■ Aim of the exercise ■
Starting from the line containing "this 1280×720 image.", write out the rest of the entries exactly, through the final line, including nothing else.

■ Data ■

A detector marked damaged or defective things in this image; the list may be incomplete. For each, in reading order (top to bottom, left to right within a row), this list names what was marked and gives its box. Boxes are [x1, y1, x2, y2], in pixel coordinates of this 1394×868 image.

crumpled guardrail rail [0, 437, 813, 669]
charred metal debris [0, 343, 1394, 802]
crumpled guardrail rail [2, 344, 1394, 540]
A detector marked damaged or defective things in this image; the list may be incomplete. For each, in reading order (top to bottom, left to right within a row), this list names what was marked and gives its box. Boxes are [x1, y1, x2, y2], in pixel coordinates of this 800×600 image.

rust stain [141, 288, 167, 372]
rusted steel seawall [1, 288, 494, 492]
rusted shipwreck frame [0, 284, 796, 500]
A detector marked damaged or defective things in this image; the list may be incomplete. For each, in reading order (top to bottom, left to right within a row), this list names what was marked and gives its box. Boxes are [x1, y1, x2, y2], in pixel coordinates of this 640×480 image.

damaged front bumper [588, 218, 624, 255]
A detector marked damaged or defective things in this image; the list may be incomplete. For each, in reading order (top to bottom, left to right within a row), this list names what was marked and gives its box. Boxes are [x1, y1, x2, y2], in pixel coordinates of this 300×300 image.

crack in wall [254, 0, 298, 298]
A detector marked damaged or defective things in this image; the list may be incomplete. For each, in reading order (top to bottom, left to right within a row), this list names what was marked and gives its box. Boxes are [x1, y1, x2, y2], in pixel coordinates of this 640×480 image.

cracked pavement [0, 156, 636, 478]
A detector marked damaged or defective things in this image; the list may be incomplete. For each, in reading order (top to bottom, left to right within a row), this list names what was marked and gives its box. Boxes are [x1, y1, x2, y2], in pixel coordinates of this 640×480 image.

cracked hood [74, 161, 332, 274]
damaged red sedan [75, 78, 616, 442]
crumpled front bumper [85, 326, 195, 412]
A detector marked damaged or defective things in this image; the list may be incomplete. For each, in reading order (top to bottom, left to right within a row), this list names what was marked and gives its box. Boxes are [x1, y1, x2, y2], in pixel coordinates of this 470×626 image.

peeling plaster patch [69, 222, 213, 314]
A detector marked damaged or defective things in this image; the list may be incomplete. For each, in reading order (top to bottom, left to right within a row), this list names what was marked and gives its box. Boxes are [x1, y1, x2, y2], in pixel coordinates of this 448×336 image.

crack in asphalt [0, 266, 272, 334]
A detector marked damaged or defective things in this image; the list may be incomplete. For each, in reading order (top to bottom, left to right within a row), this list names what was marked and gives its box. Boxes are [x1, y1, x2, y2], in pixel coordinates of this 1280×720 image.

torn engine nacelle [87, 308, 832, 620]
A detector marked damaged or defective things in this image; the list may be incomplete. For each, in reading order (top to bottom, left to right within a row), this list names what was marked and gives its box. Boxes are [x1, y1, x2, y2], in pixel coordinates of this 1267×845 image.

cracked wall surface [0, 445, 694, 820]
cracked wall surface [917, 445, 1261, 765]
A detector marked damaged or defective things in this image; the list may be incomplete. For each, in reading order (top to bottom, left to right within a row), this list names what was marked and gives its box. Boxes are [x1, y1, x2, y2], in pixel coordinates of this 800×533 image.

■ Answer for this exercise ■
A detector marked damaged or defective things in this image; the list may be incomplete. For each, in reading order (top to bottom, left to right within a row), this list names what was marked and gives its box. Boxes are [x1, y1, x2, y2], in pixel coordinates of this 1280×720 image.

torn engine nacelle [87, 308, 832, 620]
A detector marked damaged or defective things in this image; the list may be incomplete. For each, in reading order (top to bottom, left to right within a row), this list names what was marked and gives its box. Boxes are [x1, y1, x2, y2], in pixel coordinates of this 1267×845 image.

cracked wall surface [0, 445, 694, 820]
cracked wall surface [917, 445, 1261, 765]
A detector marked damaged or defective things in this image; the list may be incomplete. For each, in reading order (top to bottom, left to right within a row), this list names what was marked and gives its box. Boxes are [x1, y1, x2, y2], in pixel coordinates of this 800×533 image.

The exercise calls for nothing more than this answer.